# $30bn building projects on target



## Bahraini Spirit (Dec 14, 2002)

Hi, well thats a huge figure for projects u/c, enjoy:


The value of building projects under construction in the UAE is estimated at around $30 billion, with most of them being situated in Dubai.

They include for example new residential districts, the construction of over 60 new hotels across the country, the massive expansion of the airports in Dubai and Abu Dhabi, and the building of large shopping centres and other commercial premises.

The revelation came as organisers dmg world media Dubai prepare for Big 5 2004 to be held next month.

"Activity in the UAE construction industry is at a premium with current large scaled projects due for completion representing just 10 per cent of those to be implemented," said Bob Hughes of dmg world media Dubai.

The largest and longest established exhibition for the construction and contracting industry will once again be held at the Dubai International Exhibition Centre. 

Bob Hughes added: "With the show's continued increase in demand it can only benefit exhibitors, distributors and exporters, and continue to augur well for the sustained economic well being of Dubai."

This year sees the utilisation of the Shaikh Rashid Hall and a specially erected pavilion to provide the largest Big 5 exhibition to date. 

The expansion follows growing demand for space from individual exhibitors and National Pavilions, all keen to make sure they are exhibiting at the only Middle East construction fair.

The importance of the demand for space lead the organisers to dedicate the Shaikh Rashid Hall to exhibitors from all over the world and specialise in one of the seven sectors, Marble, Ceramics & Stone Products and Machinery. 

The other major industry sectors include Building & Construction, Cleaning and Maintenance, Water Technology and Environment, AC and Refrigeration, Bathrooms and Ceramics and Glass & Metal.

The dedicated sectors provide a distinct advantage for exhibitors as well as visitors, assisting all concerned to find the right products for future projects.

The current boom in the construction industry in the UAE is increasing with government spending set to continue over the next 10 years on the creation of new infrastructure projects, office and residential accommodation. 

The Big 5 2004 will take place from November 20 to 24 at the Dubai International Exhibition Centre, with the show expected to attract over 30, 000 visitors.

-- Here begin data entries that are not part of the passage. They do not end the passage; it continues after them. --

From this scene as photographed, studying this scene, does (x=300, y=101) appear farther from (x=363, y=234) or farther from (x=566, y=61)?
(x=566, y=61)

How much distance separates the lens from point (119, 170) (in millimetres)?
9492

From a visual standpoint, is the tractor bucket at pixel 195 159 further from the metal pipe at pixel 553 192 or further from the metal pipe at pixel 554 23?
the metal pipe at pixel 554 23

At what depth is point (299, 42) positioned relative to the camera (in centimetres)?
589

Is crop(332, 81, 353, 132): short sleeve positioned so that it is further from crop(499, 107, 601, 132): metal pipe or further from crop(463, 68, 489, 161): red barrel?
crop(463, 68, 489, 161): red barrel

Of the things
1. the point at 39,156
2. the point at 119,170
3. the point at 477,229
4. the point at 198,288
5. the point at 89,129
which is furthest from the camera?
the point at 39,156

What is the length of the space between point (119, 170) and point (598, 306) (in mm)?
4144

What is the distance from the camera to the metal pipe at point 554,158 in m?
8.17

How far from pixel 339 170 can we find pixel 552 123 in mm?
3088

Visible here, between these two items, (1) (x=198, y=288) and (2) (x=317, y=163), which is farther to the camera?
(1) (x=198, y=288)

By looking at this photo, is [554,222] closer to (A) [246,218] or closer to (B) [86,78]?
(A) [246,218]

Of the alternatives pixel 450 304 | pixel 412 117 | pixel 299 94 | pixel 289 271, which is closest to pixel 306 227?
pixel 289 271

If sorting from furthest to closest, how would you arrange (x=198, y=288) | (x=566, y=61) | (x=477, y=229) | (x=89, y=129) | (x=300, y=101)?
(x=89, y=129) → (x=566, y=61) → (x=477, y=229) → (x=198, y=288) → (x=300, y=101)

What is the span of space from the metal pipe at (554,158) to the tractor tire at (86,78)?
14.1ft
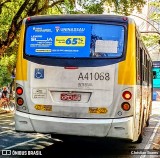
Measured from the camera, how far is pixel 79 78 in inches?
320

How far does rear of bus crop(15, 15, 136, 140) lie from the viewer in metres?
7.98

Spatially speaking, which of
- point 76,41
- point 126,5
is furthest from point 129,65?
point 126,5

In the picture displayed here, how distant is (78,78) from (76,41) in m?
0.81

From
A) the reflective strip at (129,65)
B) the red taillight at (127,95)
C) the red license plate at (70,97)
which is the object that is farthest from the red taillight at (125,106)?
the red license plate at (70,97)

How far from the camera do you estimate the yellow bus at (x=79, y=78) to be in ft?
26.2

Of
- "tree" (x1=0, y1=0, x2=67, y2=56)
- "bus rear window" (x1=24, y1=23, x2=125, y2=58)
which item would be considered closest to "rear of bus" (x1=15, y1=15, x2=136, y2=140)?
"bus rear window" (x1=24, y1=23, x2=125, y2=58)

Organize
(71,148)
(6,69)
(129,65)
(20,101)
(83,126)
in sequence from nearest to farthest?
1. (83,126)
2. (129,65)
3. (20,101)
4. (71,148)
5. (6,69)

More than 1,600 exhibitors from over 50 countries will be present.

An international exhibition and publishing company, dmg world media produces over 300 market-leading trade exhibitions, consumer shows and fairs each year and publishes 65 related magazines, newspapers, directories and market reports. dmg world media employs more than 800 people and maintains a worldwide presence through 38 offices. 

dmg world media is a wholly-owned subsidiary of the Daily Mail and General Trust (DMGT), one of the largest and most successful media companies in the United Kingdom.


----------



## dazz (Jul 13, 2004)

Bahraini Spirit said:


> "Activity in the UAE construction industry is at a premium with current large scaled projects due for completion representing just 10 per cent of those to be implemented"


so 9more burj dubais, 9more JLTs, 18more palms.... 

:runaway:


----------



## Dubai_Boy (May 21, 2003)

only 10% DAAAAAAAAAAAAAAAAAAANG :/ mashalah ...


----------



## BinDubai (Aug 31, 2004)

mashala nice


----------



## Dubai-Lover (Jul 4, 2004)

then there will also be a conference where all the world's most famous architects will discuss on dubai. more towers to be expected!


----------



## Qatar4Ever (Feb 3, 2004)

hehe... looks like dubai will have to take over sharjah..!! is there any land available!!


----------



## SA BOY (Mar 29, 2003)

we are going back into the desert as we are blocked by Sharjah to the north, the sea to the west (not that its a problem cos we build over and under it) and Jebel Ali is quite a distance from the city, so its going East, look at sports land and Dubai land, Arabian Ranches etc


----------